## REQUIRED WORK
Transcribe the data below line for line without changing any word or number, and leave the pictures out of your answer.

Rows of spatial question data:
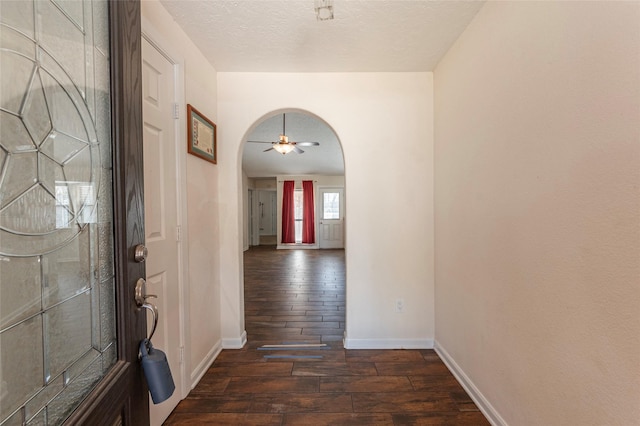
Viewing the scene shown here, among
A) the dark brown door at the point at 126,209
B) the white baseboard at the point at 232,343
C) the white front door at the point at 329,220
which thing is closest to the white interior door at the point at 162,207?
the white baseboard at the point at 232,343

## ANSWER
Viewing the scene shown here, among
A) the dark brown door at the point at 126,209
B) the white baseboard at the point at 232,343
C) the white front door at the point at 329,220
which thing is closest to the white interior door at the point at 162,207?
the white baseboard at the point at 232,343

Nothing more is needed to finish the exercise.